RECORDS
----

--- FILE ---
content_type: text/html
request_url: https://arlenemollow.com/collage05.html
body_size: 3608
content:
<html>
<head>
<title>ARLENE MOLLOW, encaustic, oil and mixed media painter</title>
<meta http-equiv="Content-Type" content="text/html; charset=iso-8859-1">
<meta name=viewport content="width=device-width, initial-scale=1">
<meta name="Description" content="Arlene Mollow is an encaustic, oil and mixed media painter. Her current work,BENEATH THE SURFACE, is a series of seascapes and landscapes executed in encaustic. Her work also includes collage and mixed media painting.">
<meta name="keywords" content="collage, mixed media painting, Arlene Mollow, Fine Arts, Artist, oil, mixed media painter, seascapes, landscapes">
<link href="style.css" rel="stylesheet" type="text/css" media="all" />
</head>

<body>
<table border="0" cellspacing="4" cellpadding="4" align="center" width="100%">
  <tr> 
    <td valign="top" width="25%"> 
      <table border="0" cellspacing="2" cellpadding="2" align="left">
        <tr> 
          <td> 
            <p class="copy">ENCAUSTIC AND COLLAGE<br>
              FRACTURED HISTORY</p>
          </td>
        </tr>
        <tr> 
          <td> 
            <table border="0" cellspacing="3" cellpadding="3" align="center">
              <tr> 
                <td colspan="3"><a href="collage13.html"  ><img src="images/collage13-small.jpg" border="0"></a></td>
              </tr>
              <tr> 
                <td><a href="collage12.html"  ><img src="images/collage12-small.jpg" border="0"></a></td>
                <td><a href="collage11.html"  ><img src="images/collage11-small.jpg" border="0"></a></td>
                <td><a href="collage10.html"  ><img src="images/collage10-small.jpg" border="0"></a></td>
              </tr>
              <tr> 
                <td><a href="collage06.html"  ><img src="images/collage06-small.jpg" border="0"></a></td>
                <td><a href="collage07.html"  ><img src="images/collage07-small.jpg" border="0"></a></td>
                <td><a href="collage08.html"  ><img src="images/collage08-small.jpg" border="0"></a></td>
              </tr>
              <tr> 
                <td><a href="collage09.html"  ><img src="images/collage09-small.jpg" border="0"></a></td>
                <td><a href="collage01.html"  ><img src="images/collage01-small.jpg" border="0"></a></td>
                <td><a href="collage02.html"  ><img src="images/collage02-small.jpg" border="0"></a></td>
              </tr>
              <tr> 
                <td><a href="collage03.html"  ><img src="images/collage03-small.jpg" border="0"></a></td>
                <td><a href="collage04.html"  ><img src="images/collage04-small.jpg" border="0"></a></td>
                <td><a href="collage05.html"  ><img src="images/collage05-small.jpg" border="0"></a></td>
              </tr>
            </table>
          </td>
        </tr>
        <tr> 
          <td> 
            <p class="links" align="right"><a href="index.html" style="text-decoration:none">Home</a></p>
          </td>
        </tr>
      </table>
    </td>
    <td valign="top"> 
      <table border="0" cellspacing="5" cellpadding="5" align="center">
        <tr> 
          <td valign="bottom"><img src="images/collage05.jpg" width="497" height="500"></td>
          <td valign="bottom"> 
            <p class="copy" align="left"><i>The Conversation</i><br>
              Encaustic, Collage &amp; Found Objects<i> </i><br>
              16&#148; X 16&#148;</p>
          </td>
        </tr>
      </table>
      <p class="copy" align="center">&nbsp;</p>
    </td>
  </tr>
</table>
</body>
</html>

----

YOUR TASK
Retype all of the records so that every line matches the original exactly.

YOUR RESPONSE
--- FILE ---
content_type: text/html
request_url: https://arlenemollow.com/collage05.html
body_size: 3608
content:
<html>
<head>
<title>ARLENE MOLLOW, encaustic, oil and mixed media painter</title>
<meta http-equiv="Content-Type" content="text/html; charset=iso-8859-1">
<meta name=viewport content="width=device-width, initial-scale=1">
<meta name="Description" content="Arlene Mollow is an encaustic, oil and mixed media painter. Her current work,BENEATH THE SURFACE, is a series of seascapes and landscapes executed in encaustic. Her work also includes collage and mixed media painting.">
<meta name="keywords" content="collage, mixed media painting, Arlene Mollow, Fine Arts, Artist, oil, mixed media painter, seascapes, landscapes">
<link href="style.css" rel="stylesheet" type="text/css" media="all" />
</head>

<body>
<table border="0" cellspacing="4" cellpadding="4" align="center" width="100%">
  <tr> 
    <td valign="top" width="25%"> 
      <table border="0" cellspacing="2" cellpadding="2" align="left">
        <tr> 
          <td> 
            <p class="copy">ENCAUSTIC AND COLLAGE<br>
              FRACTURED HISTORY</p>
          </td>
        </tr>
        <tr> 
          <td> 
            <table border="0" cellspacing="3" cellpadding="3" align="center">
              <tr> 
                <td colspan="3"><a href="collage13.html"  ><img src="images/collage13-small.jpg" border="0"></a></td>
              </tr>
              <tr> 
                <td><a href="collage12.html"  ><img src="images/collage12-small.jpg" border="0"></a></td>
                <td><a href="collage11.html"  ><img src="images/collage11-small.jpg" border="0"></a></td>
                <td><a href="collage10.html"  ><img src="images/collage10-small.jpg" border="0"></a></td>
              </tr>
              <tr> 
                <td><a href="collage06.html"  ><img src="images/collage06-small.jpg" border="0"></a></td>
                <td><a href="collage07.html"  ><img src="images/collage07-small.jpg" border="0"></a></td>
                <td><a href="collage08.html"  ><img src="images/collage08-small.jpg" border="0"></a></td>
              </tr>
              <tr> 
                <td><a href="collage09.html"  ><img src="images/collage09-small.jpg" border="0"></a></td>
                <td><a href="collage01.html"  ><img src="images/collage01-small.jpg" border="0"></a></td>
                <td><a href="collage02.html"  ><img src="images/collage02-small.jpg" border="0"></a></td>
              </tr>
              <tr> 
                <td><a href="collage03.html"  ><img src="images/collage03-small.jpg" border="0"></a></td>
                <td><a href="collage04.html"  ><img src="images/collage04-small.jpg" border="0"></a></td>
                <td><a href="collage05.html"  ><img src="images/collage05-small.jpg" border="0"></a></td>
              </tr>
            </table>
          </td>
        </tr>
        <tr> 
          <td> 
            <p class="links" align="right"><a href="index.html" style="text-decoration:none">Home</a></p>
          </td>
        </tr>
      </table>
    </td>
    <td valign="top"> 
      <table border="0" cellspacing="5" cellpadding="5" align="center">
        <tr> 
          <td valign="bottom"><img src="images/collage05.jpg" width="497" height="500"></td>
          <td valign="bottom"> 
            <p class="copy" align="left"><i>The Conversation</i><br>
              Encaustic, Collage &amp; Found Objects<i> </i><br>
              16&#148; X 16&#148;</p>
          </td>
        </tr>
      </table>
      <p class="copy" align="center">&nbsp;</p>
    </td>
  </tr>
</table>
</body>
</html>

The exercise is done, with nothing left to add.